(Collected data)
------------------------------
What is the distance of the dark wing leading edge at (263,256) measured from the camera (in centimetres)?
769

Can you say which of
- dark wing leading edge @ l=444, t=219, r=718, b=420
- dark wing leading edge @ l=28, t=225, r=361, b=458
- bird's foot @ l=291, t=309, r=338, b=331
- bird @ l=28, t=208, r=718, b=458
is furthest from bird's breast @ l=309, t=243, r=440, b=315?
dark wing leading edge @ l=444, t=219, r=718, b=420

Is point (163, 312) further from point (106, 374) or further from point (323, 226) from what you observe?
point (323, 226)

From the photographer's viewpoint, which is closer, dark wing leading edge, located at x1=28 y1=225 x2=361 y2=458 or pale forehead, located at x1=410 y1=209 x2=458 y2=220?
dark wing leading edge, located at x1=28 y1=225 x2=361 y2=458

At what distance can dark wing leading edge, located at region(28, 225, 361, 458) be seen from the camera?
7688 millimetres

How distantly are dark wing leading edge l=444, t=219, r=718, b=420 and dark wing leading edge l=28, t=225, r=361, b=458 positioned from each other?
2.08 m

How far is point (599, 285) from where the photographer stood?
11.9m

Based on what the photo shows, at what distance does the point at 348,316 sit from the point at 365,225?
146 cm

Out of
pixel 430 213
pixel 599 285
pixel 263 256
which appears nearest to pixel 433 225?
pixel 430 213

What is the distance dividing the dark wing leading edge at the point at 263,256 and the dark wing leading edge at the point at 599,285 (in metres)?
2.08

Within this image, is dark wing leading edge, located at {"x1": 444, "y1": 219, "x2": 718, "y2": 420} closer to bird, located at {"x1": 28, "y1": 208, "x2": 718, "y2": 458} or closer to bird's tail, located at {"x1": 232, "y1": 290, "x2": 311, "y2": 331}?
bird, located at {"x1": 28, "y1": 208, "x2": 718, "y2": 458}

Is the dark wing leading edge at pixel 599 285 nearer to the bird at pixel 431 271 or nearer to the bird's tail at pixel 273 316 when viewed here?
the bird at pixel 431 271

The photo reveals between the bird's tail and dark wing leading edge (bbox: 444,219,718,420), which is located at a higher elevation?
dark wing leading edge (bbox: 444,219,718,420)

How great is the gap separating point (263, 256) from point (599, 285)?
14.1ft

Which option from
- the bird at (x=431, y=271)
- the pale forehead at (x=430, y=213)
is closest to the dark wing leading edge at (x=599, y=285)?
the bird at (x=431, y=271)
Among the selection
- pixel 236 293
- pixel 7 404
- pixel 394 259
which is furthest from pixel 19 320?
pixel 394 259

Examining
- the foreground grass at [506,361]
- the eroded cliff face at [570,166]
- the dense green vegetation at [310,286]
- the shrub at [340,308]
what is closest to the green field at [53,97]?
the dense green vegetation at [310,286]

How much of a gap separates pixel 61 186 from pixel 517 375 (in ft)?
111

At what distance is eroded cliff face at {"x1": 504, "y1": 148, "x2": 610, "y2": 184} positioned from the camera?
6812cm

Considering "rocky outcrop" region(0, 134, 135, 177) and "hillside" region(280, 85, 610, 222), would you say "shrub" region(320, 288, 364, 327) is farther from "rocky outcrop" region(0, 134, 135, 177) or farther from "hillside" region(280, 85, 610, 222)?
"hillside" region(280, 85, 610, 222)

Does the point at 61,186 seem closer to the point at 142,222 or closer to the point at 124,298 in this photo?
------------------------------
What you need to do:
Please print every row above, keeping each line unchanged.

Output for this exercise:
What is the distance of the dark wing leading edge at (263,256) measured from the camera (in centimetres)?
769

Can you say which of
- dark wing leading edge @ l=444, t=219, r=718, b=420
- dark wing leading edge @ l=28, t=225, r=361, b=458
- bird's foot @ l=291, t=309, r=338, b=331
- bird @ l=28, t=208, r=718, b=458
is furthest from bird's breast @ l=309, t=243, r=440, b=315?
dark wing leading edge @ l=444, t=219, r=718, b=420

Is point (163, 312) further from point (106, 374) or further from point (323, 226) from what you observe?
point (323, 226)

From the photographer's viewpoint, which is closer, dark wing leading edge, located at x1=28 y1=225 x2=361 y2=458 or pale forehead, located at x1=410 y1=209 x2=458 y2=220?
dark wing leading edge, located at x1=28 y1=225 x2=361 y2=458

At what distance can dark wing leading edge, located at region(28, 225, 361, 458) be seen from the camera?
7688 millimetres

How distantly are dark wing leading edge l=444, t=219, r=718, b=420 and dark wing leading edge l=28, t=225, r=361, b=458 positioned from each other?
2.08 m

How far is point (599, 285) from where the photographer stood?
11.9m

Based on what the photo shows, at what distance does the point at 348,316 sit from the point at 365,225?
146 cm

Out of
pixel 430 213
pixel 599 285
pixel 263 256
which appears nearest to pixel 433 225?
pixel 430 213

What is the distance dividing the dark wing leading edge at the point at 263,256 and the dark wing leading edge at the point at 599,285 (in metres)?
2.08

Within this image, is dark wing leading edge, located at {"x1": 444, "y1": 219, "x2": 718, "y2": 420} closer to bird, located at {"x1": 28, "y1": 208, "x2": 718, "y2": 458} or closer to bird's tail, located at {"x1": 232, "y1": 290, "x2": 311, "y2": 331}?
bird, located at {"x1": 28, "y1": 208, "x2": 718, "y2": 458}

Is the dark wing leading edge at pixel 599 285 nearer to the bird at pixel 431 271 or nearer to the bird's tail at pixel 273 316 when viewed here?
the bird at pixel 431 271

The photo reveals between the bird's tail and dark wing leading edge (bbox: 444,219,718,420), which is located at a higher elevation?
dark wing leading edge (bbox: 444,219,718,420)

How great is the gap separating point (263, 256) from point (599, 285)?
14.1ft

Which option from
- the bird at (x=431, y=271)
- the pale forehead at (x=430, y=213)
is closest to the dark wing leading edge at (x=599, y=285)?
the bird at (x=431, y=271)
Among the selection
- pixel 236 293
- pixel 7 404
- pixel 394 259
which is furthest from pixel 19 320?
pixel 394 259

Examining
- the foreground grass at [506,361]
- the eroded cliff face at [570,166]
- the dense green vegetation at [310,286]
- the shrub at [340,308]
what is closest to the green field at [53,97]?
the dense green vegetation at [310,286]

How much of a gap separates pixel 61 186 from pixel 517 375 (in ft)?
111

At what distance is eroded cliff face at {"x1": 504, "y1": 148, "x2": 610, "y2": 184} positioned from the camera?
6812cm

Considering "rocky outcrop" region(0, 134, 135, 177) and "hillside" region(280, 85, 610, 222), would you say "shrub" region(320, 288, 364, 327) is farther from "rocky outcrop" region(0, 134, 135, 177) or farther from "hillside" region(280, 85, 610, 222)?
"hillside" region(280, 85, 610, 222)

Does the point at 61,186 seem closer to the point at 142,222 or closer to the point at 124,298 in this photo?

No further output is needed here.